ASSIGNMENT 1: In the article on technology addiction scales, which journal published the three studies?
ASSIGNMENT 2: Return the part of the article on technology addiction scales between "Questionnaires and scales" and "any such issues.", inclusive, copied word for word.

Fears over technology ‘addictions’ and ‘disorders’ may be unjustified

Surveys that ask people about their technology habits often suggest problematic use,
Surveys that ask people about their technology habits often suggest problematic use,

Current measures of digital technology use are not fit for purpose say researchers.

Questionnaires and scales measuring how we interact with smartphones, social media and gaming should not be used to demonstrate links with mental health and wellbeing, according to research from Lancaster University and the University of Bath.

Surveys that ask people about their technology habits often suggest problematic use, even pointing towards the potential for ‘addictive’ behaviours. But when researchers analysed these questionnaires, they found that these measures were not advanced enough to confirm any such issues.

Published in Computers in Human Behaviour, three separate studies analysed the function of the scales and set out to investigate precisely what they measure, analysing the Smartphone Addiction Scale, the Internet Gaming Disorder Scale, the Bergen Social Media Addiction Scale and the Problematic Series Watching Scale.

Psychologist Dr Heather Shaw from Lancaster University said: “The scales are not developed in line with best practices yet allow researchers to quickly link mental health symptoms to technology use.”

Despite claiming to identify unique issues to specific technologies, such as phobias or addictions, many scales are related to each other. For example, if a participant scored highly on a smartphone ‘addiction’ survey they were also likely to score high on a scale that measured internet gaming ‘disorder’.

SOURCE INFORMATION:
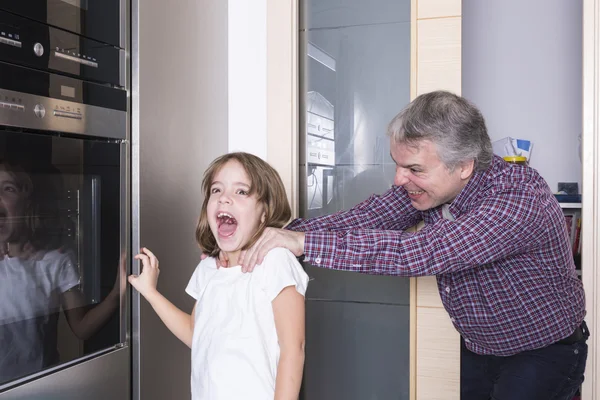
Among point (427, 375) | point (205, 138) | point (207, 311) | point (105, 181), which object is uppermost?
point (205, 138)

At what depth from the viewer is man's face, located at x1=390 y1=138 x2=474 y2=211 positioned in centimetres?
140

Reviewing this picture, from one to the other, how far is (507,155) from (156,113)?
5.92 feet

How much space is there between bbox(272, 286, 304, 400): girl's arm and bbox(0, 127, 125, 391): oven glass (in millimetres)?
422

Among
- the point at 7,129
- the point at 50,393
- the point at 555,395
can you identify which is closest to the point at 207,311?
the point at 50,393

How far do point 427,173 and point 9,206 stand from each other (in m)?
0.85

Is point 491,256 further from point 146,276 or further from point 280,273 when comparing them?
point 146,276

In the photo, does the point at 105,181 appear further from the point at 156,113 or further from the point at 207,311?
the point at 207,311

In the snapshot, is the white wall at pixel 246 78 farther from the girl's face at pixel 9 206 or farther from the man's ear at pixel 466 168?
the girl's face at pixel 9 206

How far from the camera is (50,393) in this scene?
126cm

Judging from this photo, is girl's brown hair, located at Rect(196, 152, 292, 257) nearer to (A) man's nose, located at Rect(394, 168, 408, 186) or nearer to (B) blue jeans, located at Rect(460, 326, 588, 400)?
(A) man's nose, located at Rect(394, 168, 408, 186)

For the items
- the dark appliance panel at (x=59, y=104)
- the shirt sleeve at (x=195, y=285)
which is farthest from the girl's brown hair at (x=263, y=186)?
the dark appliance panel at (x=59, y=104)

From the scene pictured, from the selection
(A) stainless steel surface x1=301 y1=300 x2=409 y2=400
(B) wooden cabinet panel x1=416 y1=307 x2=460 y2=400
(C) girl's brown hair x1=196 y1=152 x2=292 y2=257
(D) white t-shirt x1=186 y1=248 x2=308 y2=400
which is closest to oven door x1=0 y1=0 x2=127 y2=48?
(C) girl's brown hair x1=196 y1=152 x2=292 y2=257

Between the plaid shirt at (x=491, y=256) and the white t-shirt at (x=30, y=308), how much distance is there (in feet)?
1.66

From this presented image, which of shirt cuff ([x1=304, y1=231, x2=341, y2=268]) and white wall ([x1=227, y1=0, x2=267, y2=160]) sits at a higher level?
white wall ([x1=227, y1=0, x2=267, y2=160])
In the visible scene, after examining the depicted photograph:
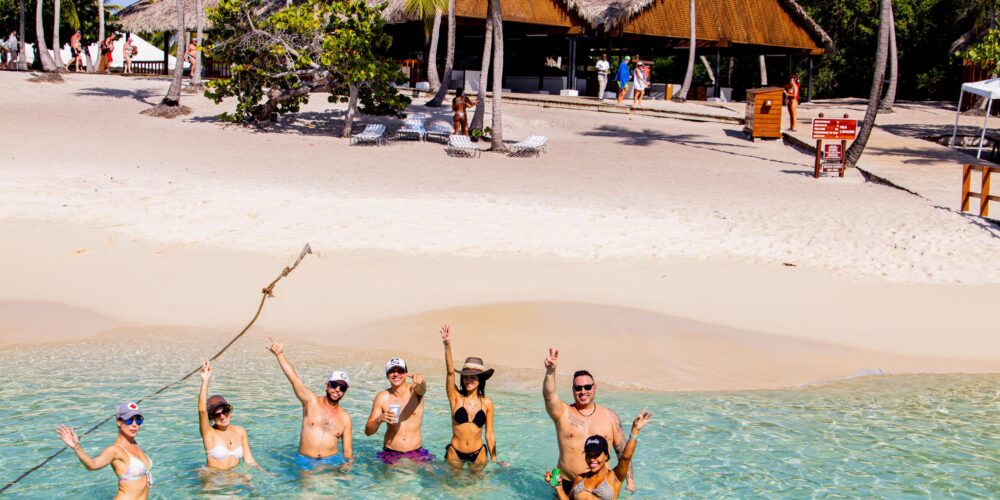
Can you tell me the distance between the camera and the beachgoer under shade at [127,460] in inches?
258

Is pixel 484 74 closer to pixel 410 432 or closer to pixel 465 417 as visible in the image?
pixel 410 432

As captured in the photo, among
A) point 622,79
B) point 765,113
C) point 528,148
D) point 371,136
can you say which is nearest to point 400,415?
point 528,148

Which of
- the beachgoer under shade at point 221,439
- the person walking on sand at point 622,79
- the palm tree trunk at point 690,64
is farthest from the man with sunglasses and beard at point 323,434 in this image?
the palm tree trunk at point 690,64

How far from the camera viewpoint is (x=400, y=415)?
25.5ft

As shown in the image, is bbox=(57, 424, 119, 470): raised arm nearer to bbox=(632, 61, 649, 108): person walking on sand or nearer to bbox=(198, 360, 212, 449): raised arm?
bbox=(198, 360, 212, 449): raised arm

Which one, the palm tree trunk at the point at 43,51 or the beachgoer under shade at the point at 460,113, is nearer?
the beachgoer under shade at the point at 460,113

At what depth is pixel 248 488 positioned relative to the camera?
7754 mm

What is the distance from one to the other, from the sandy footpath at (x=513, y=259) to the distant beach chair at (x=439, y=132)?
2507mm

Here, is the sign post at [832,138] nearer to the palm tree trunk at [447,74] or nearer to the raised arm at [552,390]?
the palm tree trunk at [447,74]

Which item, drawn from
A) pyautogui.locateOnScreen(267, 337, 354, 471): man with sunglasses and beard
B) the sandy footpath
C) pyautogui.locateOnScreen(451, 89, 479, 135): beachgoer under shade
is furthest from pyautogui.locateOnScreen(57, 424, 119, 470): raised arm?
pyautogui.locateOnScreen(451, 89, 479, 135): beachgoer under shade

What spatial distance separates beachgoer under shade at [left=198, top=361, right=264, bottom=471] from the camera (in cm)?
720

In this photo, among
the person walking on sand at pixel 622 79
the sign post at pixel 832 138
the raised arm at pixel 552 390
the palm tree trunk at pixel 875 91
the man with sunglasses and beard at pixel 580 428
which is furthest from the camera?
the person walking on sand at pixel 622 79

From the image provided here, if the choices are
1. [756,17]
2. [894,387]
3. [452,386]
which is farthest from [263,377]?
[756,17]

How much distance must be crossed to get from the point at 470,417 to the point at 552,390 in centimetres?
113
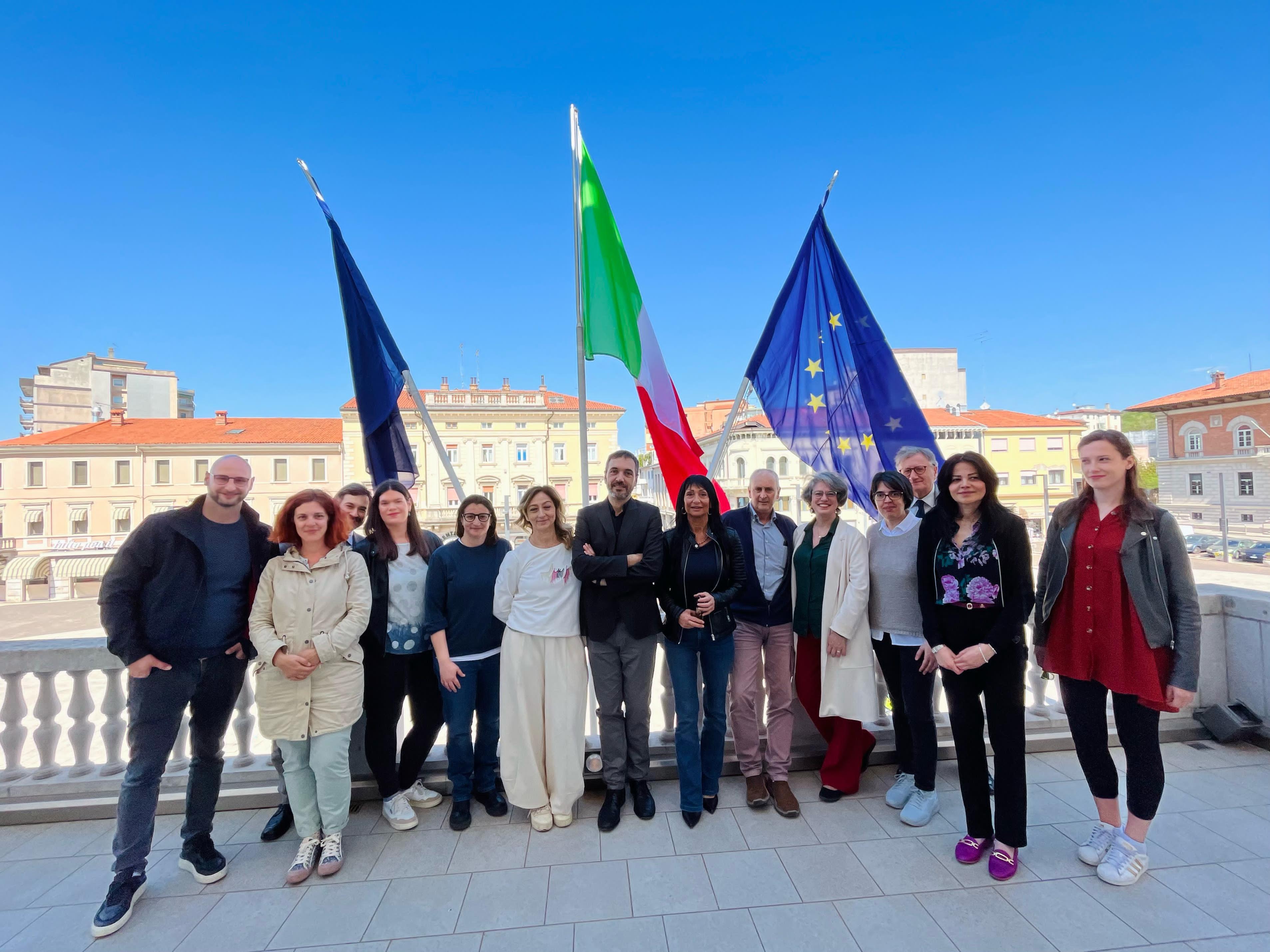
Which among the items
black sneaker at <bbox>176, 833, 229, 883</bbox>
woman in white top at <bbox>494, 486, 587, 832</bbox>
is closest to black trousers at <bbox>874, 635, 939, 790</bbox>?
woman in white top at <bbox>494, 486, 587, 832</bbox>

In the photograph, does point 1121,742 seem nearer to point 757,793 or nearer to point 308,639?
point 757,793

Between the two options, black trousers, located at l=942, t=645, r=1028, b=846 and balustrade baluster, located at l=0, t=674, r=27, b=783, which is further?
balustrade baluster, located at l=0, t=674, r=27, b=783

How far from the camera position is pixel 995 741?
285 cm

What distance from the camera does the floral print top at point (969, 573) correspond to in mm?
2842

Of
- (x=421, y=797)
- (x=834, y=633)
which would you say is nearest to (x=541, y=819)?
(x=421, y=797)

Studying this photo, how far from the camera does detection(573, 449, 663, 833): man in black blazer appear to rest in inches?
129

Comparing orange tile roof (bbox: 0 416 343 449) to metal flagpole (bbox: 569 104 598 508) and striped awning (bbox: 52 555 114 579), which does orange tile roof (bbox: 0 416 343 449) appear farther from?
metal flagpole (bbox: 569 104 598 508)

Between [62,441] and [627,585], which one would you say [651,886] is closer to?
[627,585]

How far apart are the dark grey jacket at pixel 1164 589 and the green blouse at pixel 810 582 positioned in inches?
42.8

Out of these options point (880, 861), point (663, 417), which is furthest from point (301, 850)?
point (663, 417)

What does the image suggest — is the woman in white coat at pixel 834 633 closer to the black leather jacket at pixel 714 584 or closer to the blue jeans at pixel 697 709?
the black leather jacket at pixel 714 584

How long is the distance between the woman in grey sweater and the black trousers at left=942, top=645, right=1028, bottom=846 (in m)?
0.28

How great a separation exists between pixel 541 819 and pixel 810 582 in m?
2.01

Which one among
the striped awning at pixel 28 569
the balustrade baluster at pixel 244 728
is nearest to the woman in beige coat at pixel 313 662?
the balustrade baluster at pixel 244 728
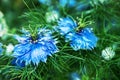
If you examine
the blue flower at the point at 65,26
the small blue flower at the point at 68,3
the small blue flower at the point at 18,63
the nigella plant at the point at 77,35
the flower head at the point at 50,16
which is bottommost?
the small blue flower at the point at 18,63

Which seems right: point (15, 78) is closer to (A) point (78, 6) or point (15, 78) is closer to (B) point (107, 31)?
(B) point (107, 31)

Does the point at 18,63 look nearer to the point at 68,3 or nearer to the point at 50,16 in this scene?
the point at 50,16

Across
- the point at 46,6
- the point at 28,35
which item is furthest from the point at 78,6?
the point at 28,35

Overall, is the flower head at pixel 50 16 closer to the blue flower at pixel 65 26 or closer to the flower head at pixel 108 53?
the blue flower at pixel 65 26

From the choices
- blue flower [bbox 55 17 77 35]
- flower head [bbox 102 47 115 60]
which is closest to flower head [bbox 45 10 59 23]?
blue flower [bbox 55 17 77 35]

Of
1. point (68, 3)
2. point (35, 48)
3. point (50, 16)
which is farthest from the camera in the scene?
point (68, 3)

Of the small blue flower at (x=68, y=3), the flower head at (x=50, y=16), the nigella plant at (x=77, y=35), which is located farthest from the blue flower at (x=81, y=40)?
the small blue flower at (x=68, y=3)

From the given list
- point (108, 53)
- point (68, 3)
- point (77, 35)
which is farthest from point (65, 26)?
point (68, 3)
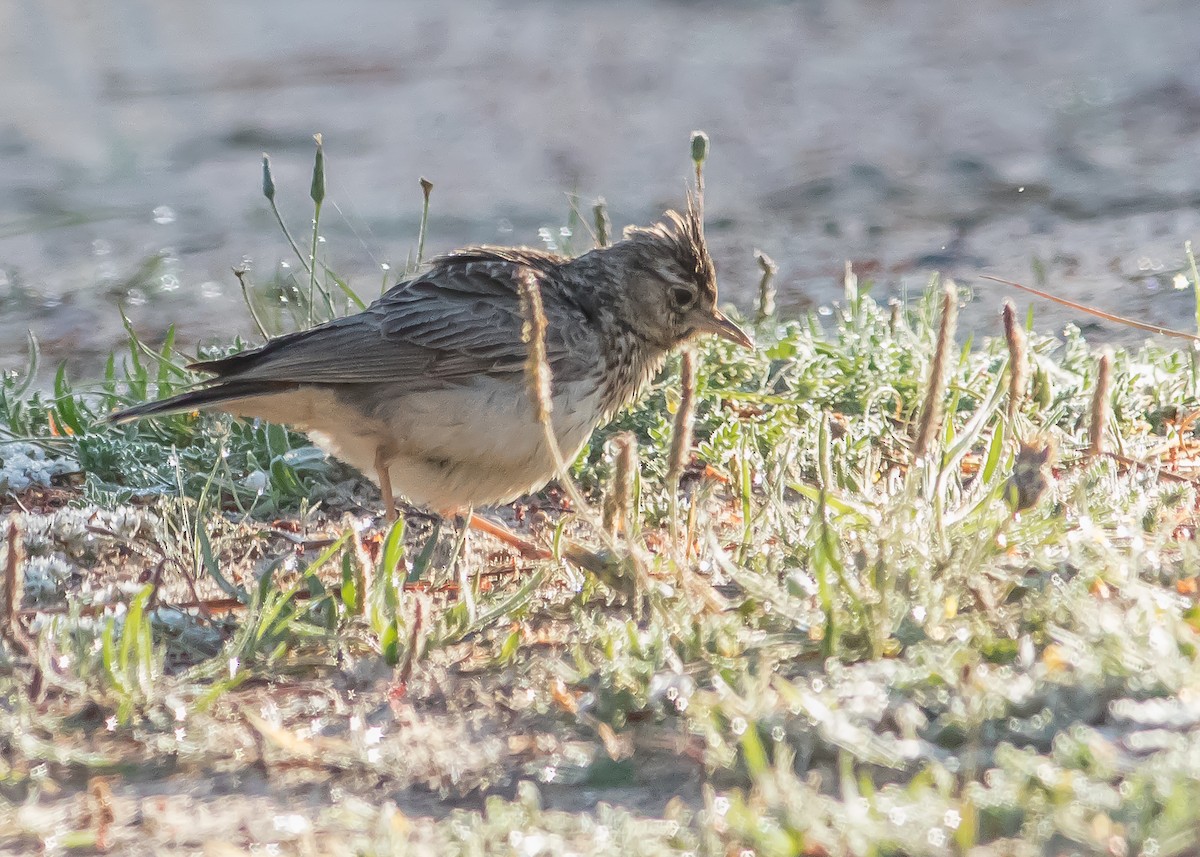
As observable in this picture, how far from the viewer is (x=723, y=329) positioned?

YOUR SOLUTION 1: Computers in Human Behaviour

YOUR SOLUTION 2:
Questionnaires and scales measuring how we interact with smartphones, social media and gaming should not be used to demonstrate links with mental health and wellbeing, according to research from Lancaster University and the University of Bath.

Surveys that ask people about their technology habits often suggest problematic use, even pointing towards the potential for ‘addictive’ behaviours. But when researchers analysed these questionnaires, they found that these measures were not advanced enough to confirm any such issues.